→ **书面要求 a**
列出列表中所有含有单词“located”的行,每行照原样抄写,并区分大小写。

→ **引用段落**
—————
在神经网络中实现反向传播

cetrolchen 2018-10-07

在构建神经网络时,需要采取几个步骤。最重要的两个步骤是实现正向和反向传播。在本教程中,我们将重点关注反向传播及其每一步背后的直觉。

什么是反向传播?

这是一种简单的实现神经网络的技术,它允许我们计算参数的梯度,以执行梯度下降和最小化我们的成本函数。我们将在本教程中完全理解反向传播的每个部分。

在神经网络中实现反向传播

实现反向传播

假设一个简单的两层神经网络 - 一个隐藏层和一个输出层。我们可以如下进行反向传播

初始化用于神经网络的权重和偏差:这涉及随机初始化神经网络的权重和偏差。这些参数的梯度将从反向传播中获得并用于更新梯度下降。

Python代码如下:

#Import Numpy library
import numpy as np
#set seed for reproducability 
np.random.seed(100)
—————
→ **书面要求 b**
按出现顺序列出这篇关于反向传播的文章所给 Python 代码的全部各行。

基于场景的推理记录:
—————
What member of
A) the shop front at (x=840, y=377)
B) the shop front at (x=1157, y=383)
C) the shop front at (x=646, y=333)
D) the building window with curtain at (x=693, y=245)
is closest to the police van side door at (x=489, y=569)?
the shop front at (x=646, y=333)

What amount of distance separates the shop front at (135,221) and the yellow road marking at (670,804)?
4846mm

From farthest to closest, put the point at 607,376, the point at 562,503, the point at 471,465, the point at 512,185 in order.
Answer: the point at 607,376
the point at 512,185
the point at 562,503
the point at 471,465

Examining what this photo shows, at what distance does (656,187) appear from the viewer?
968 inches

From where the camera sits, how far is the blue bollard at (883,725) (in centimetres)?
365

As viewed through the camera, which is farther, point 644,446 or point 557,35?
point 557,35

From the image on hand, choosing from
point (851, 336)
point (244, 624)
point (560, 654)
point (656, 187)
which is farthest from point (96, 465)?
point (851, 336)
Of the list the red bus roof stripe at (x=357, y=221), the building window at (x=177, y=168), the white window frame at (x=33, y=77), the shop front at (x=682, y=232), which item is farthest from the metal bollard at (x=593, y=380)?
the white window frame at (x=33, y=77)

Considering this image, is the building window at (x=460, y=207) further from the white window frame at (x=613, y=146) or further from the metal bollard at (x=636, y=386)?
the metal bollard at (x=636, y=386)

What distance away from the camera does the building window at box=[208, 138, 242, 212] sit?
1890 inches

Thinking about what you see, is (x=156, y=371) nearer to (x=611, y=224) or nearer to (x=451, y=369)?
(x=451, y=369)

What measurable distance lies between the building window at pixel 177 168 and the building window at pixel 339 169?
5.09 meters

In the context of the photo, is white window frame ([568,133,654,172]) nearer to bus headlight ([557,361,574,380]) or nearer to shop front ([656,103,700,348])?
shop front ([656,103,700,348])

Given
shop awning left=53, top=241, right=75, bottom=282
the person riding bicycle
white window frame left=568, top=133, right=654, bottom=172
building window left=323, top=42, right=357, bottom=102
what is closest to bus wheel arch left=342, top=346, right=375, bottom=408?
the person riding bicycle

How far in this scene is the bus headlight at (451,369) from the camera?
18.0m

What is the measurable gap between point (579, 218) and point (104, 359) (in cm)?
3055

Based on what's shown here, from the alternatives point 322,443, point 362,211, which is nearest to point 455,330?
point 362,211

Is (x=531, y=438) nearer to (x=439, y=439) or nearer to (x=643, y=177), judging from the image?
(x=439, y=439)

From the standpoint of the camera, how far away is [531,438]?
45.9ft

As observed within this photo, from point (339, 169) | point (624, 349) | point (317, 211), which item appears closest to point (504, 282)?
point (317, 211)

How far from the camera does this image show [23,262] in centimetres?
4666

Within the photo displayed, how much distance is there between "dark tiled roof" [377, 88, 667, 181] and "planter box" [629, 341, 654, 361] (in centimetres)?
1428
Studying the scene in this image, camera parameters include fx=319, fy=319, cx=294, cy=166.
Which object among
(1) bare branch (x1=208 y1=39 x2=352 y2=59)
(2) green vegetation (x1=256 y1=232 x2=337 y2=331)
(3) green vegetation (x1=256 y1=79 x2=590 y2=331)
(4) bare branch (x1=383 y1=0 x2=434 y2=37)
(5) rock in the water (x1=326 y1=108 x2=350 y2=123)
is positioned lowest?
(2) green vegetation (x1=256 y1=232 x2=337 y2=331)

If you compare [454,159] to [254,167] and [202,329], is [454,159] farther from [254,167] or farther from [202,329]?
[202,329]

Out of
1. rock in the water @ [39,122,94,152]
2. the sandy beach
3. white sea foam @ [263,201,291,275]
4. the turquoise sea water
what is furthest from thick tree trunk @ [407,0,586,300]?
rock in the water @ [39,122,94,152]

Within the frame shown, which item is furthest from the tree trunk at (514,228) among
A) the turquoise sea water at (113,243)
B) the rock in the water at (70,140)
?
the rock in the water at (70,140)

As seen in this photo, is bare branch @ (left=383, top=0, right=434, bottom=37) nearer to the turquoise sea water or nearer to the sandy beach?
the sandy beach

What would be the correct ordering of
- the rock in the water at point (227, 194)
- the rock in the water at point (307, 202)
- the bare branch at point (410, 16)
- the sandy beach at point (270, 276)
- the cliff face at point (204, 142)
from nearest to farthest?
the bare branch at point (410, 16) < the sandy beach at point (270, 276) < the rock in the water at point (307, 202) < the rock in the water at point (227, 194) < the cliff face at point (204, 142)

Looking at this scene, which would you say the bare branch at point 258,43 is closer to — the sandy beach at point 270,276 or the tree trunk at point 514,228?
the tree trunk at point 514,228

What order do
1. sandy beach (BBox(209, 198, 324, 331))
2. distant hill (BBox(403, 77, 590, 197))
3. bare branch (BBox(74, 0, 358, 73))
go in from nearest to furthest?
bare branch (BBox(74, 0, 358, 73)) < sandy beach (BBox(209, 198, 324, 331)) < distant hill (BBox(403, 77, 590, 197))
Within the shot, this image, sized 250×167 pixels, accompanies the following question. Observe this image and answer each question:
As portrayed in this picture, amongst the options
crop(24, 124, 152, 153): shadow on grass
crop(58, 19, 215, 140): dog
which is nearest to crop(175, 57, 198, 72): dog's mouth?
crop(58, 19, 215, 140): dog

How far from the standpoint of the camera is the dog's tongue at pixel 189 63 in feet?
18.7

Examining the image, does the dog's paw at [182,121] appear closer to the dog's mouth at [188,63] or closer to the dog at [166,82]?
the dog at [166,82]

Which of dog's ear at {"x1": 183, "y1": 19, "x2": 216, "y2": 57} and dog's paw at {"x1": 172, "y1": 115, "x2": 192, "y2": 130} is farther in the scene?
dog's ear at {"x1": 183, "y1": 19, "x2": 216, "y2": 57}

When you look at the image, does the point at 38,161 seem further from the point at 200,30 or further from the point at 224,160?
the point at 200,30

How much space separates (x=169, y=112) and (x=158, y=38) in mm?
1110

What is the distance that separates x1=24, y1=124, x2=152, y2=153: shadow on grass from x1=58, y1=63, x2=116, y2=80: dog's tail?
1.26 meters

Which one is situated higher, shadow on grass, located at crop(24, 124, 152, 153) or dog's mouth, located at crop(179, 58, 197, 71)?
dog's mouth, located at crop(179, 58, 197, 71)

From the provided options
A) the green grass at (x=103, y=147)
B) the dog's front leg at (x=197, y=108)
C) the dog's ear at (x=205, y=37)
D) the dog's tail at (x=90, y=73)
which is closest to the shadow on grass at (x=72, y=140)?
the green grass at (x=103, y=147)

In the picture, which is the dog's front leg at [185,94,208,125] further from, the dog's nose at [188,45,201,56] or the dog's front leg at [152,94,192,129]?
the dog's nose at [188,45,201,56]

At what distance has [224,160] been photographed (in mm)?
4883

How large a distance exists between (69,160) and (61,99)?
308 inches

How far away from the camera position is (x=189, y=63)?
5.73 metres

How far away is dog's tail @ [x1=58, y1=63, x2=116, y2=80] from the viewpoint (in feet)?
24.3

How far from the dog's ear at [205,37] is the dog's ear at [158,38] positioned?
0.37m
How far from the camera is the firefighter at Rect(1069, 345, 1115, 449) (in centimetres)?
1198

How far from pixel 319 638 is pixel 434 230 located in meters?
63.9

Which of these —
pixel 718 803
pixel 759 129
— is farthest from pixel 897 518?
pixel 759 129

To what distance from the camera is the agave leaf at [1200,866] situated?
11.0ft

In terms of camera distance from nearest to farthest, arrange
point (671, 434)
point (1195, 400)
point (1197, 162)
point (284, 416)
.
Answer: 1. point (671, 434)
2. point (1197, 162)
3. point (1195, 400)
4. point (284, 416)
—————
→ **完整答案 a**
Which one is situated higher, shadow on grass, located at crop(24, 124, 152, 153) or dog's mouth, located at crop(179, 58, 197, 71)?
dog's mouth, located at crop(179, 58, 197, 71)
How far from pixel 319 638 is pixel 434 230 located in meters?

→ **完整答案 b**
#Import Numpy library
import numpy as np
#set seed for reproducability
np.random.seed(100)